Истина тоже скучна и многим даже не нужна. Она слишком жестока для жизни. Однако слово «истина» нужно всем. Большинству кажется, что в истине сидит правда, хотя для истины нет ничего более чуждого, чем правда с ее моральной экзистенцией. Истина вне морали, как вне морали логика и математика. Но она никак не антиморальна. Истина — «бог знания» и обладает всеми его атрибутами.

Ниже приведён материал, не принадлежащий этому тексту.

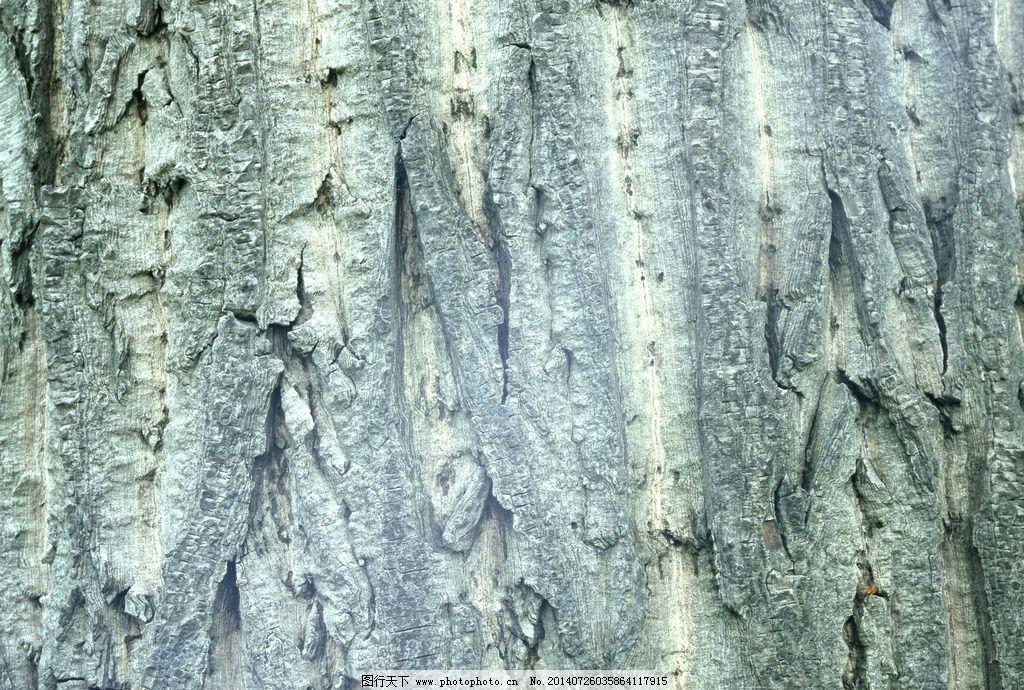 树皮图片,树干 山间树皮 松树皮 层层树皮 老树皮-图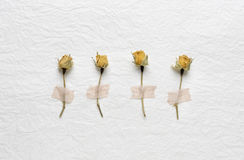 Dried flowers of roses on a white paper. pink. yellow. Dried buds of roses on a white background Royalty Free Stock Photo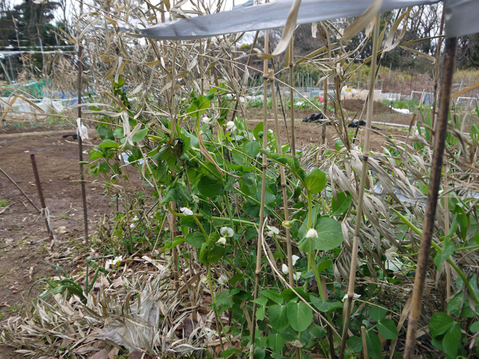 レッドムーンの種芋購入、キャベツなどに追い肥:1・22~23_c0014967_17483128.jpg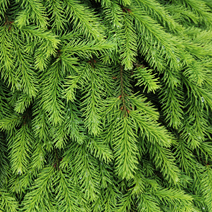 Picea abies 'Formanek'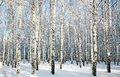 Birch forest with covered snow branches in sunlight Royalty Free Stock Photo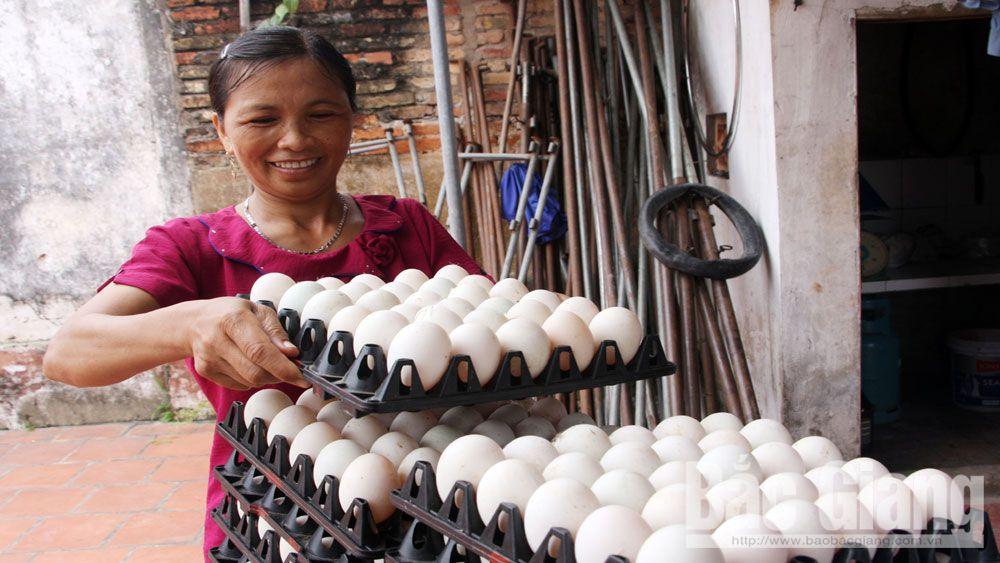việc làm, Quỹ quốc gia về việc làm, Bắc Giang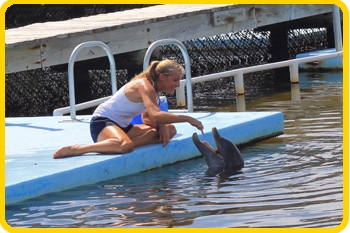 Our DolphinLab students get to work firsthand with our dolphin family members.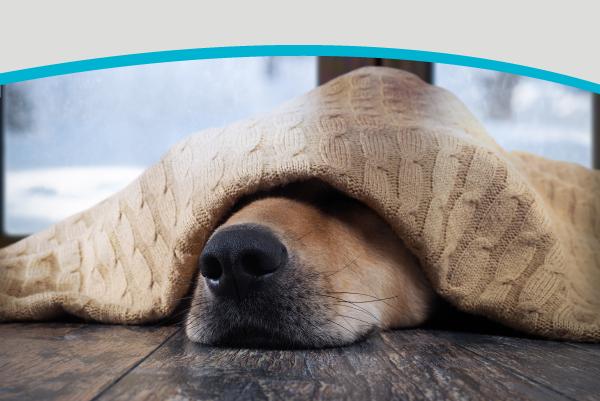 Bark, Bang, Boom! Keeping Your Pet Comfortable This Summer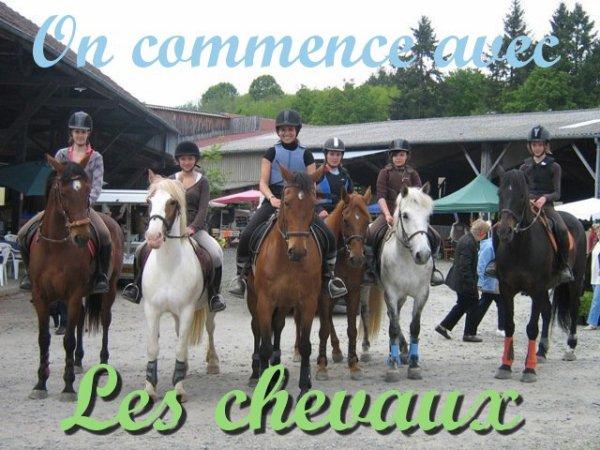 On commence avec les chevaux ! ♥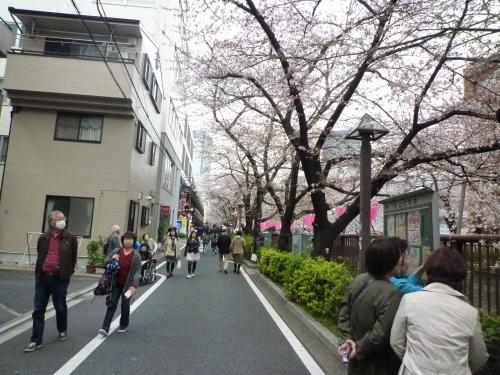 ポタリング 目黒川の花見_a0262093_17560182.jpg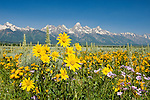 Mule's ears, backdropped by the Tetons, bloom on the sageflats in Grand Teton National Park, Wyoming.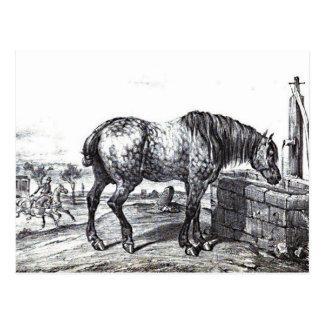 Arte del dibujo del vintage del caballo de Percher Tarjeta Postal
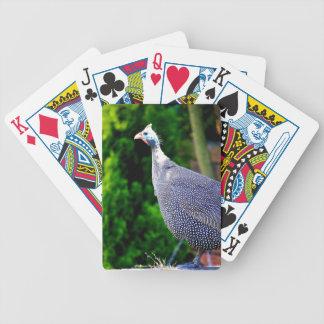 Blue Helmeted Guinea Fowl standing in the sun Poker Deck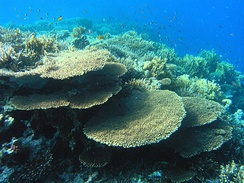Red sea coral reefs.
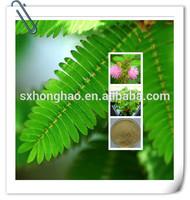 Pure Natural Mimosa Extract / sensitive plant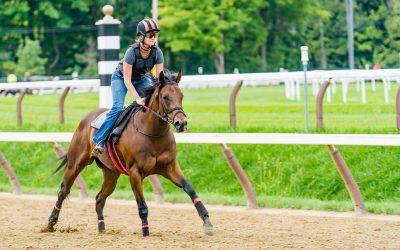 Barn Update, Saratoga Wrap-up, Looking Forward to Fall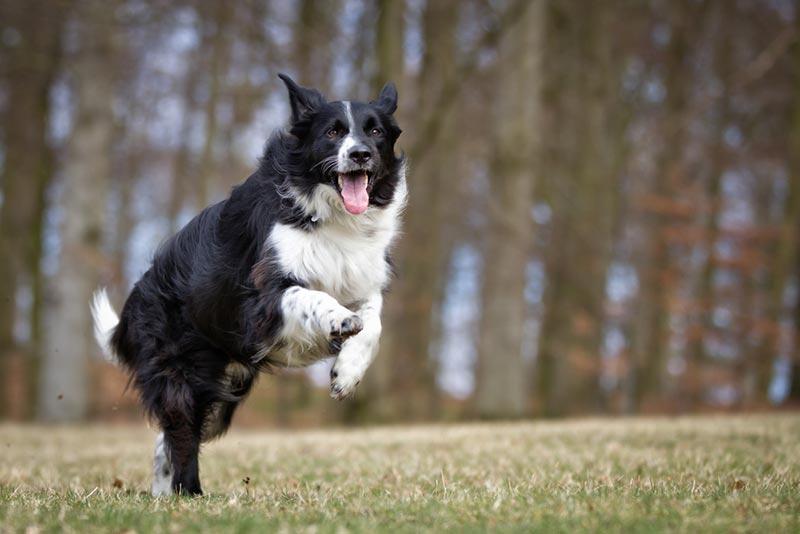 cachorro-border-collie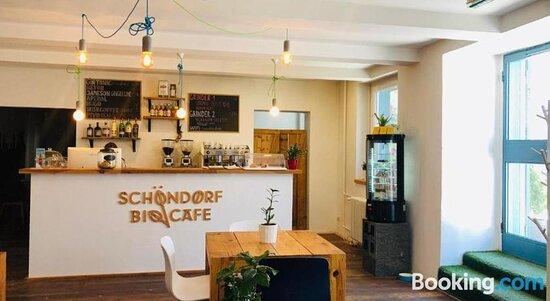 Pictures of Schondorf Hostel - Bratislava Photos - Tripadvisor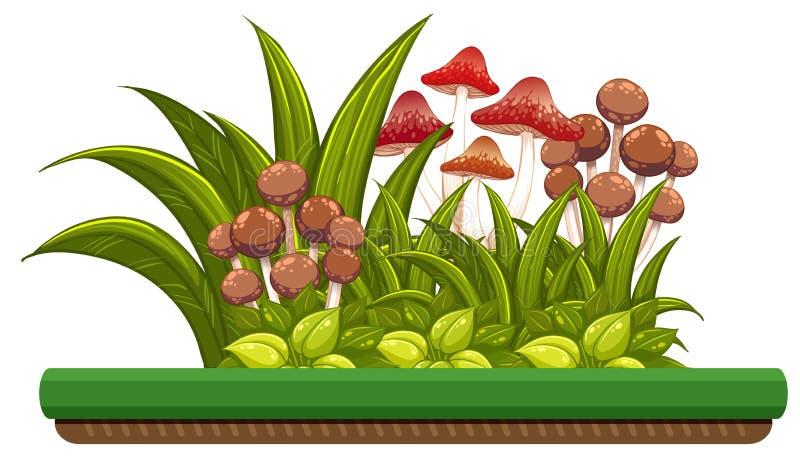 Natura przedmiot z pieczarkami ilustracji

Однако против этого «бога» атеисты не воюют и не доказывают ему, что его не существует, как это делал Кириллов в романе «Бесы» Достоевского, когда он решает убить себя, чтобы заявить богу свое своеволие и тем самым показать богу, что его, бога, нет. Наоборот, атеисты поклоняются «богу знания», как своему патрону, так как только с его, бога-истины, помощью они разделались с богом — или, говоря точнее, вечно разделываются с богом, хотя совершенно неизвестно: зачем им так нужно, чтобы его не было. Ведь тогда и их, атеистов, тоже не будет. Останется только бог-истина, на страже которого будет всегда стоять разум воображения, оберегая его и создавая ему, богу-истине, его имагинативное бытие.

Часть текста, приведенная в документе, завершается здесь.